Population Statistic: Read. React. Repeat.
Friday, December 26, 2020

I don’t know how much of a secret it is that, when it comes to social networking or other audience-participation activities, most of the action is fueled by a minority sliver of the total users.

I’ve always referred to these activists as the vanguard, i.e. those committed (or addicted) participants who feel an especially tight bond with the larger whole, and devote more time and attention to it than their fellow members. This manifests itself in a range of social groupings, from professional associations to politics to hobbyist pursuits. Essentially, this vanguard provides the momentum and guidance, as tempered by the greater membership; it’s a symbiotic relationship, and a natural group dynamic.

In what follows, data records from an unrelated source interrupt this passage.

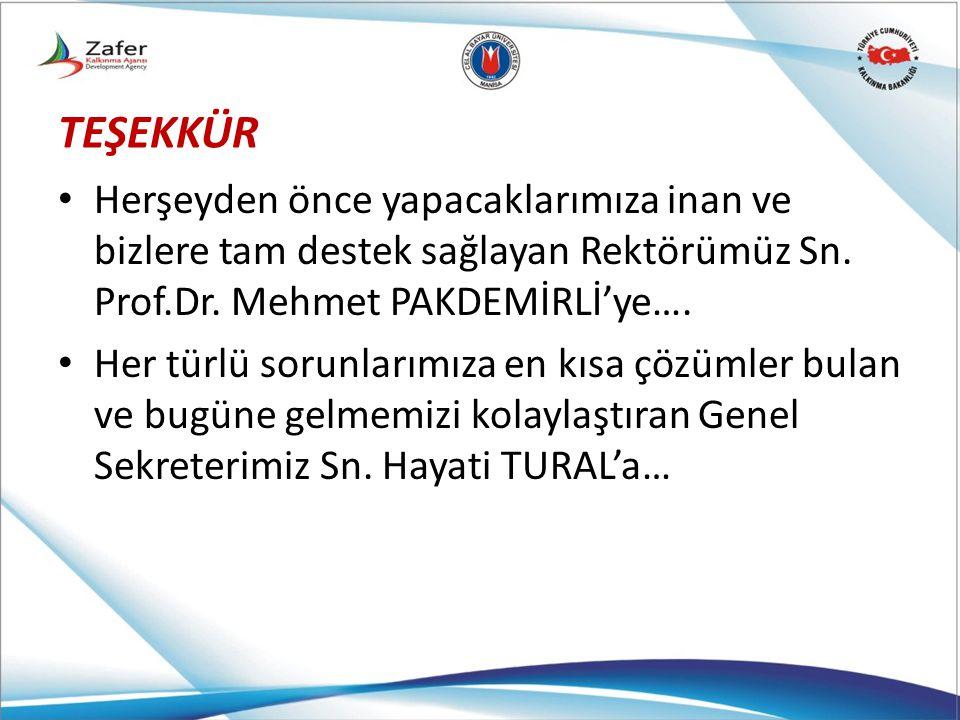 TEŞEKKÜR Herşeyden önce yapacaklarımıza inan ve bizlere tam destek sağlayan Rektörümüz Sn. Prof.Dr. Mehmet PAKDEMİRLİ'ye…. Her türlü sorunlarımıza en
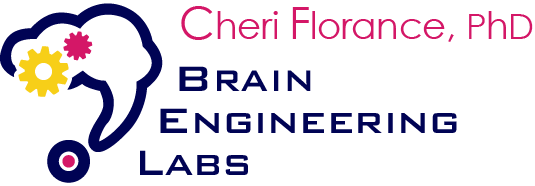Brain Engineering Labs Retina Logo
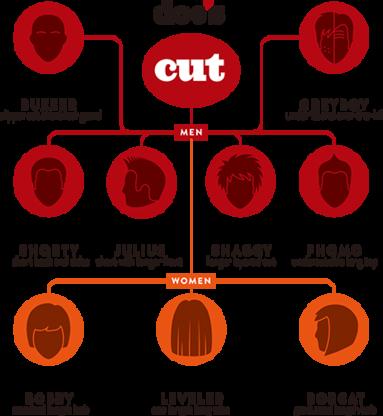 Doc Follicles - Salons de coiffure - 604-207-0210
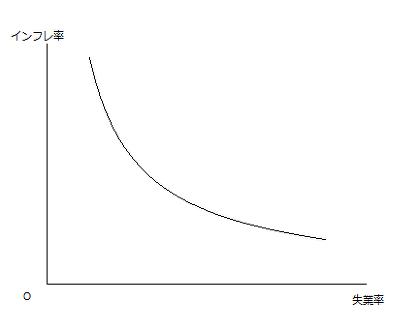 フィリックス曲線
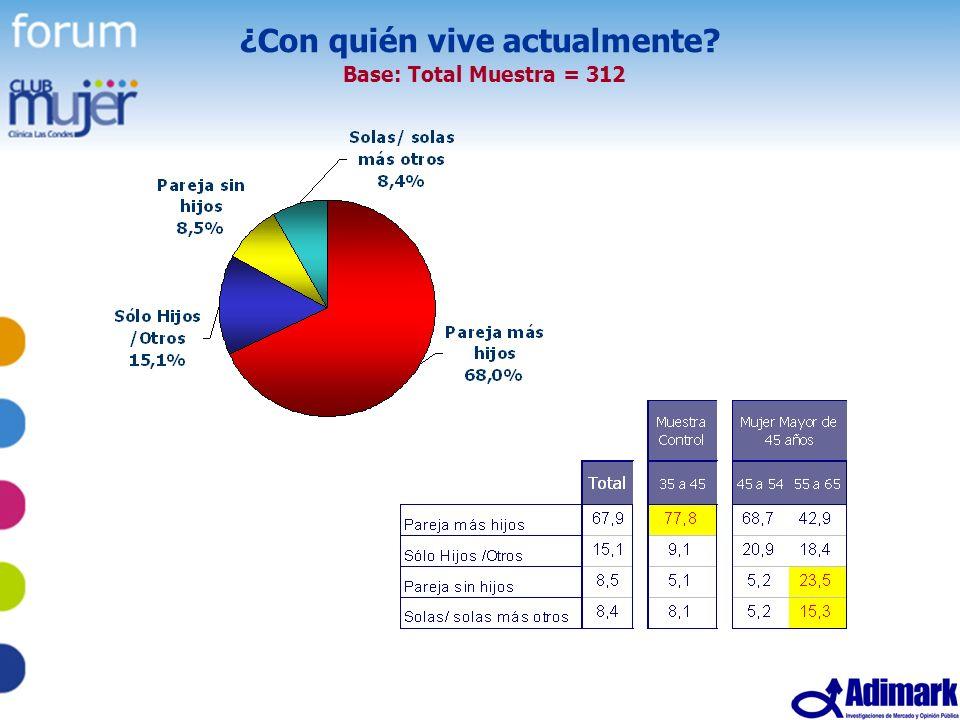 10 Estudio Mujer Madura, Mayo 2005 ¿Con quién vive actualmente? Base: Total Muestra = 312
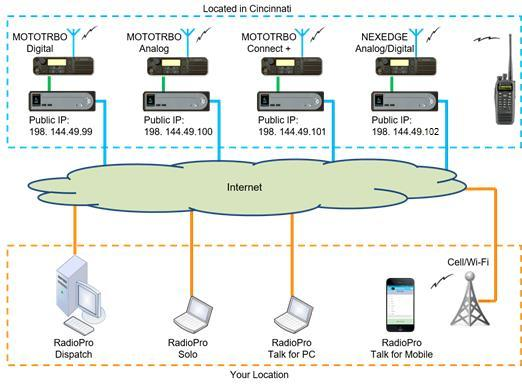 RADIOPRO DISPATCH OVERVIEW RadioPro Dispatch is a Windows based console solution for applications requiring connection to many MOTOTRBO or NEXEDGE digital talk groups or analog channels.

When it comes to online community-building, the same dynamic applies. I guess the user-generated ethos of the Web was supposed to turn the old rules on their heads, but indeed, human nature overrides the possibility of any leveling-out of this vanguard class.

Two recent models have emerged to illustrate this persistence among the range of social networking sites (Facebook, MySpace, Flickr, and even blogs):

1. The 90-9-1 principle, which simply states:

- 90% of users are the “audience”, or lurkers. The people tend to read or observe, but don’t actively contribute.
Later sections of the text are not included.